EXTRAIT DU DOCUMENT:
§

Ce samedi 16 décembre a eu lieu sur TF1, chaine leader française, et en direct, s’il vous plaît, l’élection de Miss France 2018. Alors que cette année a été marquée par un réveil des associations féministes, ce concours apparaît plus désuet que jamais. Pire encore, le thème de cette année, à savoir la condition des femmes, a fait sourire bon nombre de personnes qui y voient juste l’hypocrisie d’un sexisme contourné.

Cette année encore, comme depuis 1920, le programme est identique : trente jeunes femmes défilent en costumes et bikini sous le regard de millions de téléspectateurs avisés. Petite révolution tout de même pour cette édition, puisqu’un changement « de taille » a été annoncé. Des critères de sélection plus souples, me direz-vous ? Une plus grande importance accordée à la personnalité ? A la culture ? Que nenni. Nicolas Fafiotte, habilleur des Miss depuis 2010 s’est battu « pour que les Miss puissent porter des robes courtes. », afin que « le public puisse voir les jambes des cinq finalistes. ». Si, si, vous avez bien lu. Comme si le traditionnel défilé en maillot de bain échancré n’était pas suffisant.

Le but de cet étalage médiatique : élire la plus belle femme de France. Mais sur quels critères exactement ? La taille minimale pour concourir est d’1m70 ; il faut avoir entre 18 et 26 ans et être née de sexe féminin. Passé cet âge, vous semblez sans doute trop flétries, mesdames. Miss France en devenir doit également être célibataire, histoire d’être disponible pour toutes les représentations qui l’attendent, ni veuve, ni divorcée. Évidemment, il est interdit de porter des piercings ainsi que des tatouages. Dois-je également préciser que pour être élue, vous ne pouvez pas avoir d’enfants ?

D’autres règles, non inscrites, mais prises tout de même en compte, sont déterminantes pour l’élection, comme par exemple, le poids. En effet, difficile de trouver une Miss dépassant la taille 38 et les courbes des candidates potentielles, comme le cite un magazine français, font plus dans l’anguleux que dans l’arrondi. En sachant qu’en moyenne, la femme française mesure 1m62 pour environ 63 kilos, on est donc loin d’une représentation caricaturale.

§

CONSIGNE DONNÉE: Restituez tel quel le passage de l'extrait sur l'élection de Miss France 2018, de « Ce samedi 16 » à « d’un sexisme contourné. ». Le listing ci-après est sans rapport avec l'extrait sur Miss France.

SEGMENT DE DONNÉES:
§

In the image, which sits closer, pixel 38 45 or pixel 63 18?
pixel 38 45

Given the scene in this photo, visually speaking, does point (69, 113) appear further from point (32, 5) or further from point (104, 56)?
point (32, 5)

§

RÉPONSE FOURNIE:
Ce samedi 16 décembre a eu lieu sur TF1, chaine leader française, et en direct, s’il vous plaît, l’élection de Miss France 2018. Alors que cette année a été marquée par un réveil des associations féministes, ce concours apparaît plus désuet que jamais. Pire encore, le thème de cette année, à savoir la condition des femmes, a fait sourire bon nombre de personnes qui y voient juste l’hypocrisie d’un sexisme contourné.